Activity -
A word-for-word copy of all entries is required, without images.

Dataset content -
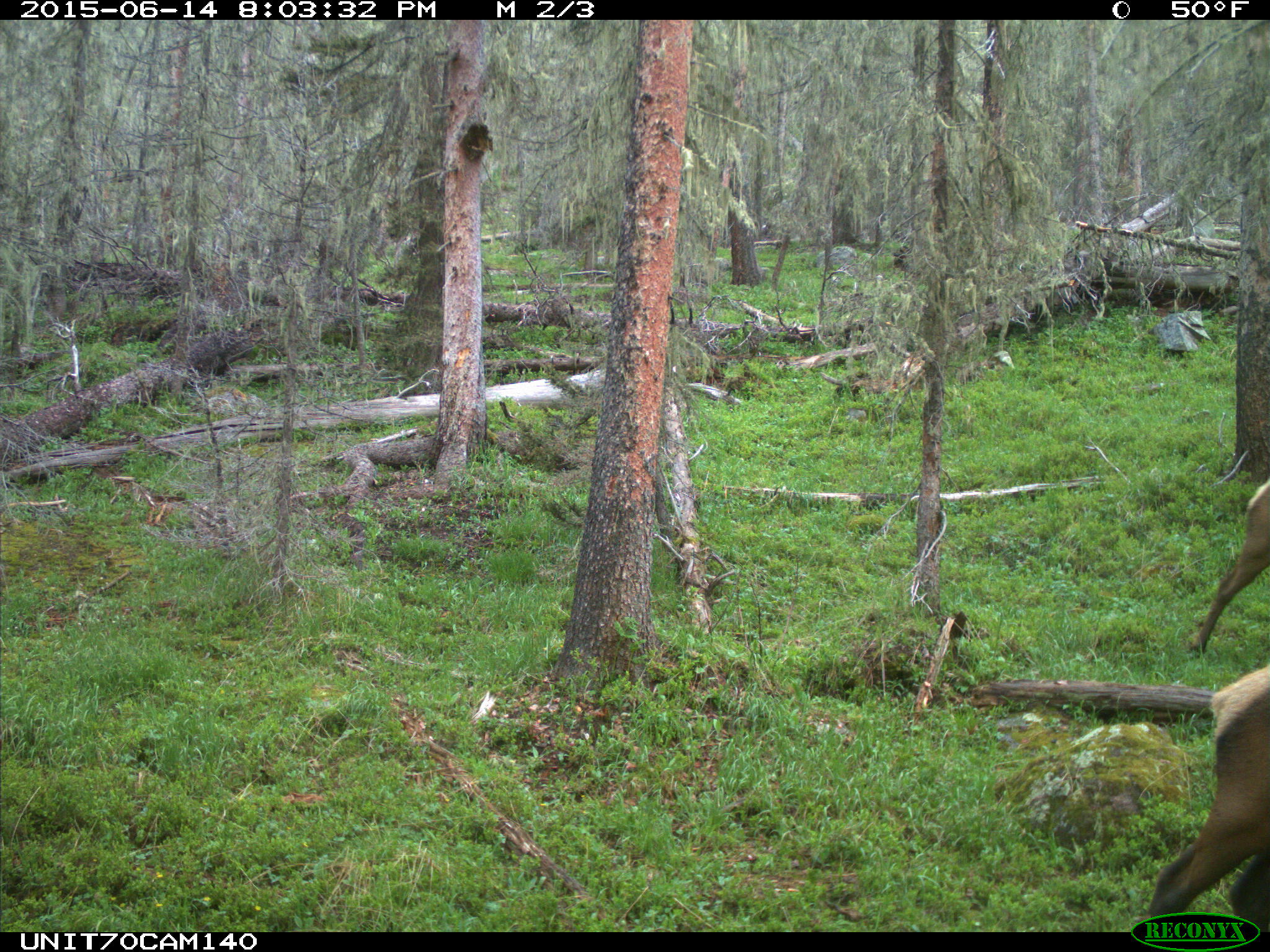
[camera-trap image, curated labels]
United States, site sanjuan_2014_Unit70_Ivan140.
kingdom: Animalia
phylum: Chordata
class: Mammalia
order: Artiodactyla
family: Cervidae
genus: Cervus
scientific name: Cervus elaphus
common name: red deer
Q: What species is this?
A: Cervus elaphus (red deer).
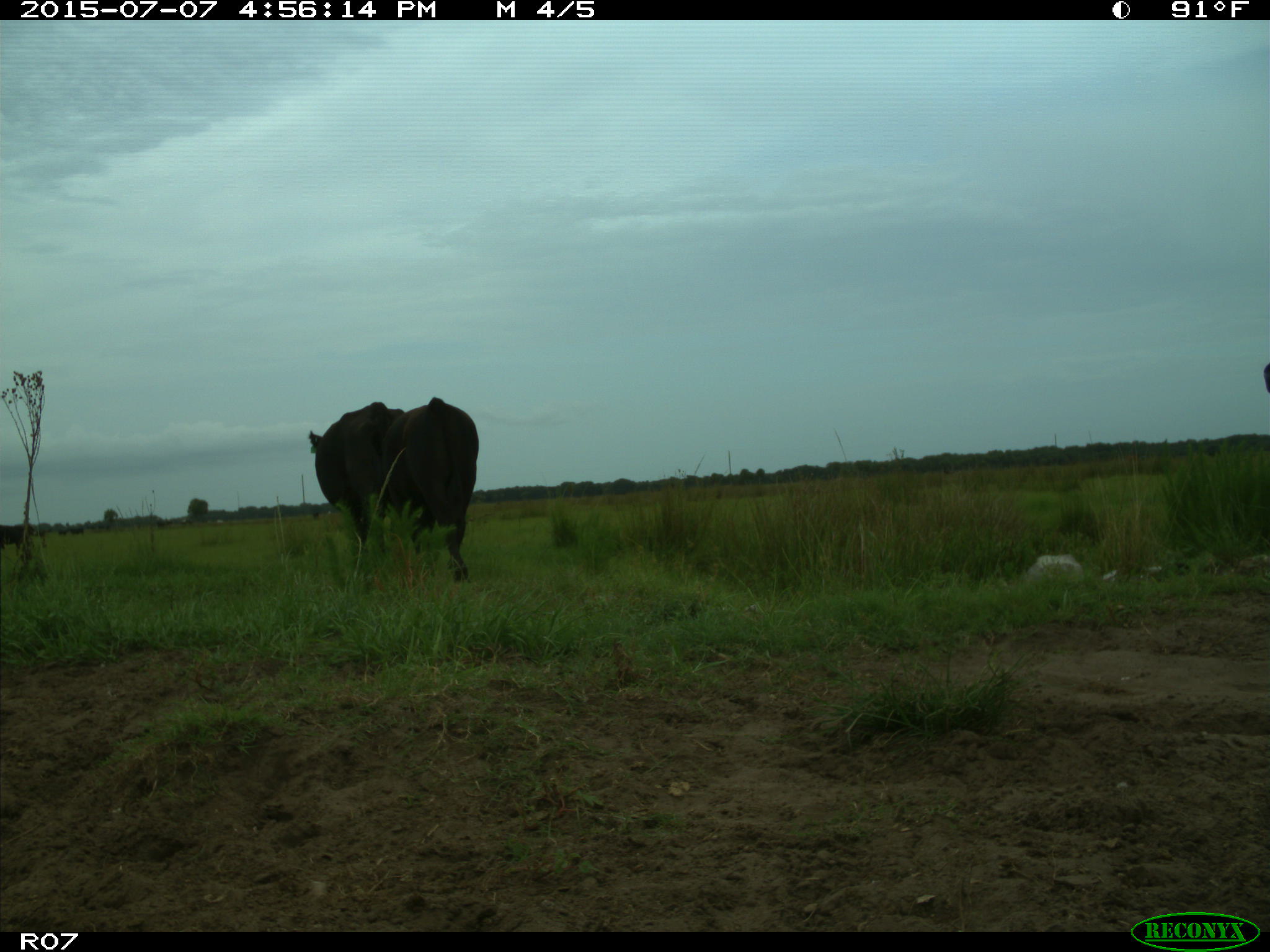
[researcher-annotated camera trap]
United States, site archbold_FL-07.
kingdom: Animalia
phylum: Chordata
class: Mammalia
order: Artiodactyla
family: Bovidae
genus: Bos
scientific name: Bos taurus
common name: domestic cow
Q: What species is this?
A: Bos taurus (domestic cow).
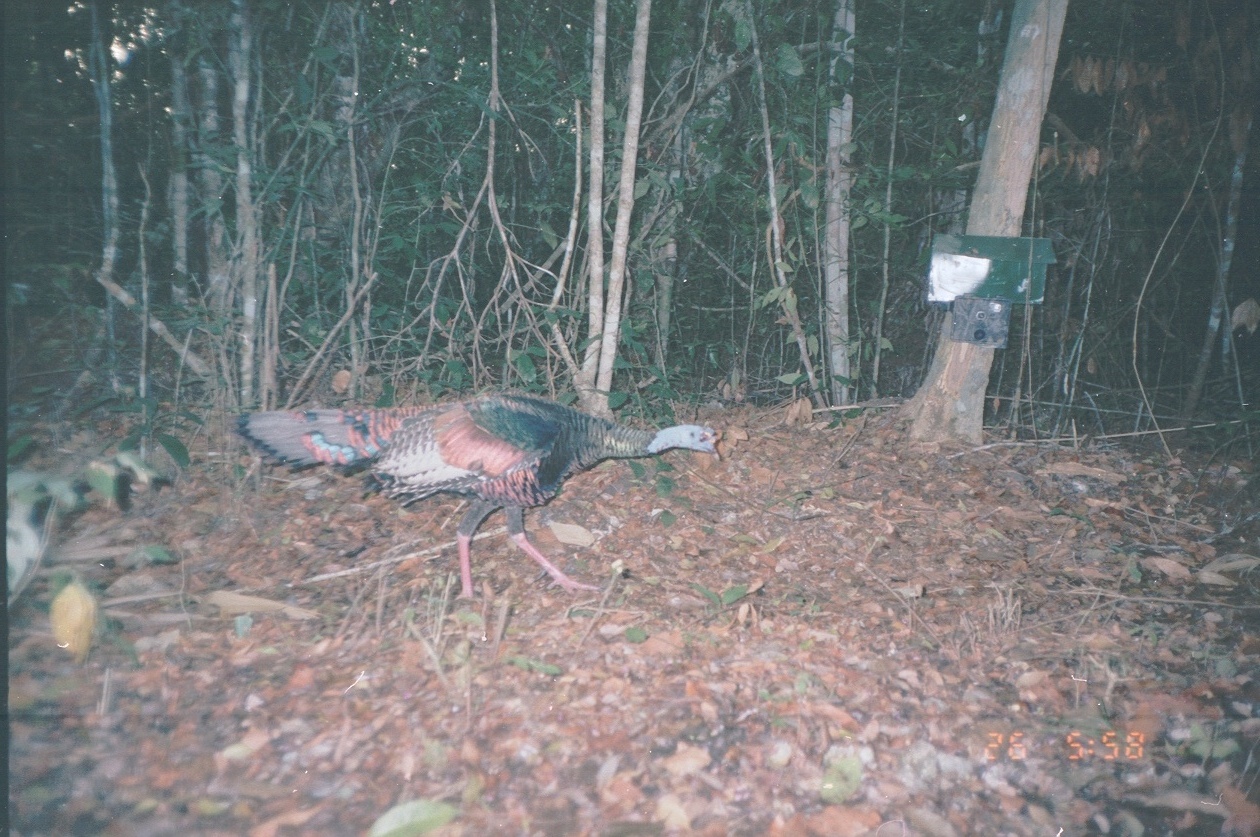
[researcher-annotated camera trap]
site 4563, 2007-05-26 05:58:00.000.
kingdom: Animalia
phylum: Chordata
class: Aves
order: Galliformes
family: Phasianidae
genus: Meleagris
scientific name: Meleagris ocellata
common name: ocellated turkey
Meleagris ocellata (ocellated turkey), count 1.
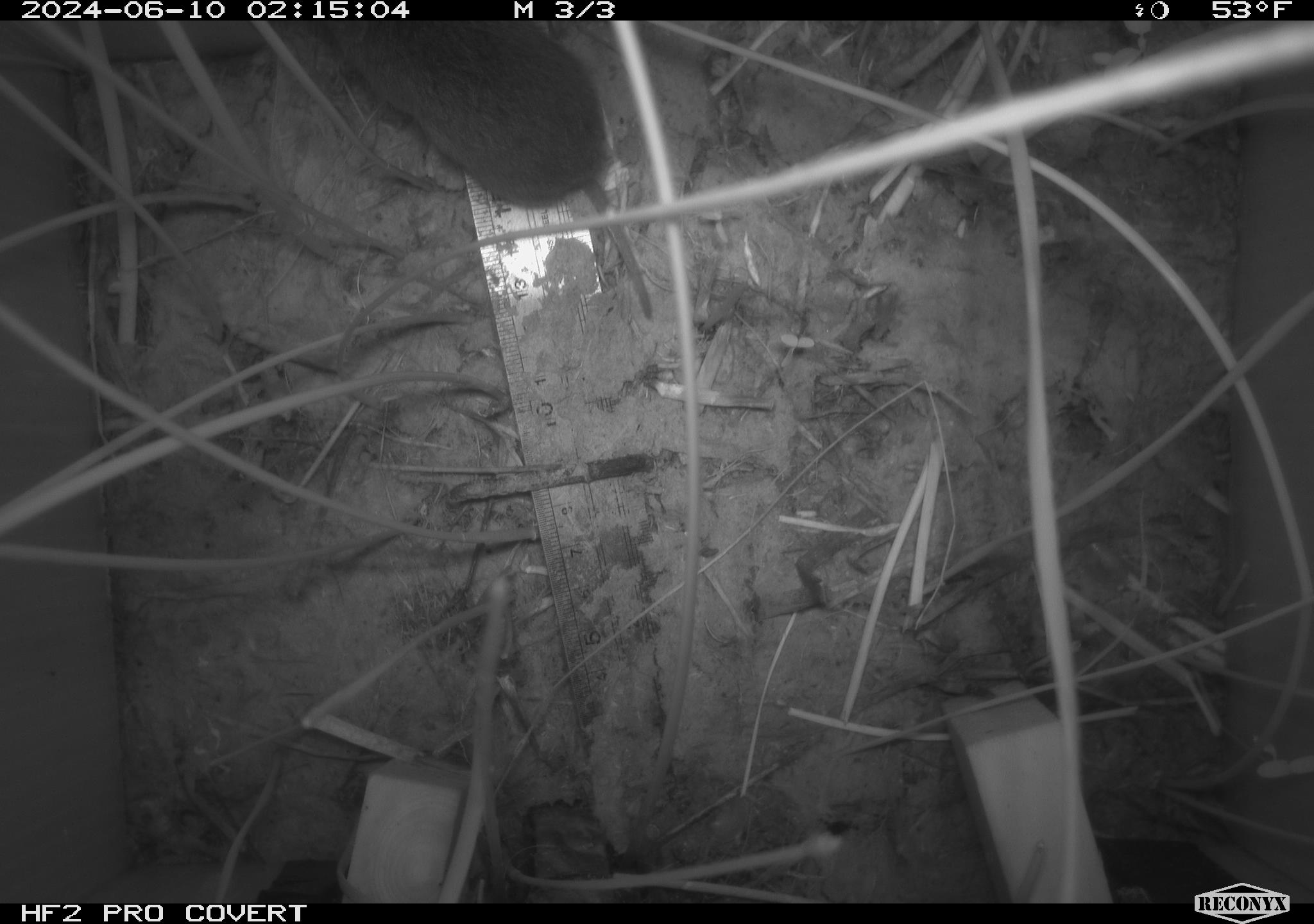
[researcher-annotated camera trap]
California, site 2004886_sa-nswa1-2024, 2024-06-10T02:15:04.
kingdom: Animalia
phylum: Chordata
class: Mammalia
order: Rodentia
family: Cricetidae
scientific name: Arvicolinae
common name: voles, lemmings, and muskrats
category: arvicolinae subfamily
Arvicolinae subfamily (voles, lemmings, and muskrats) (Arvicolinae).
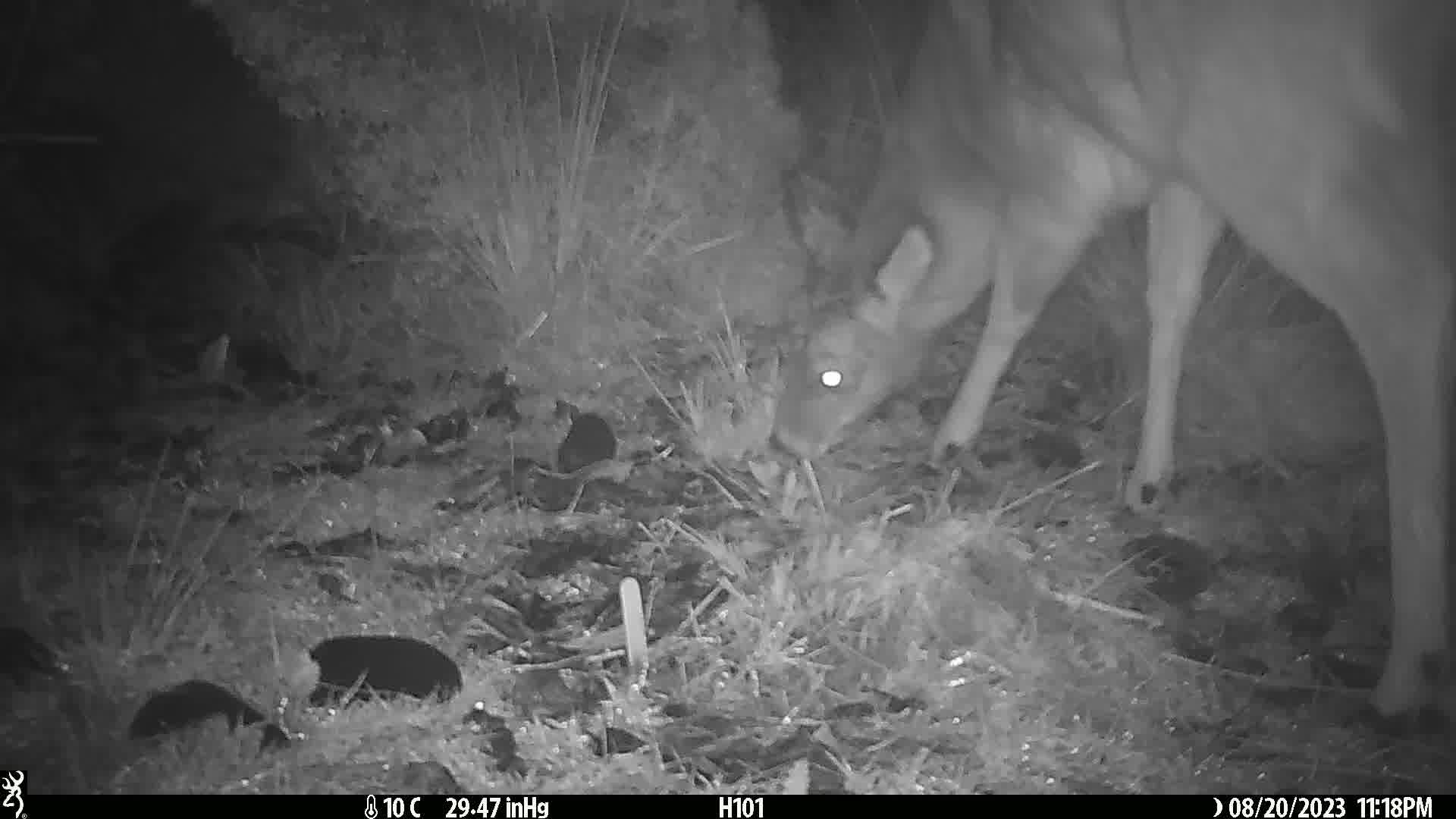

Your response -
[camera-trap image, curated labels]
United States, site sanjuan_2014_Unit70_Ivan140.
kingdom: Animalia
phylum: Chordata
class: Mammalia
order: Artiodactyla
family: Cervidae
genus: Cervus
scientific name: Cervus elaphus
common name: red deer
Q: What species is this?
A: Cervus elaphus (red deer).
[researcher-annotated camera trap]
United States, site archbold_FL-07.
kingdom: Animalia
phylum: Chordata
class: Mammalia
order: Artiodactyla
family: Bovidae
genus: Bos
scientific name: Bos taurus
common name: domestic cow
Q: What species is this?
A: Bos taurus (domestic cow).
[researcher-annotated camera trap]
site 4563, 2007-05-26 05:58:00.000.
kingdom: Animalia
phylum: Chordata
class: Aves
order: Galliformes
family: Phasianidae
genus: Meleagris
scientific name: Meleagris ocellata
common name: ocellated turkey
Meleagris ocellata (ocellated turkey), count 1.
[researcher-annotated camera trap]
California, site 2004886_sa-nswa1-2024, 2024-06-10T02:15:04.
kingdom: Animalia
phylum: Chordata
class: Mammalia
order: Rodentia
family: Cricetidae
scientific name: Arvicolinae
common name: voles, lemmings, and muskrats
category: arvicolinae subfamily
Arvicolinae subfamily (voles, lemmings, and muskrats) (Arvicolinae).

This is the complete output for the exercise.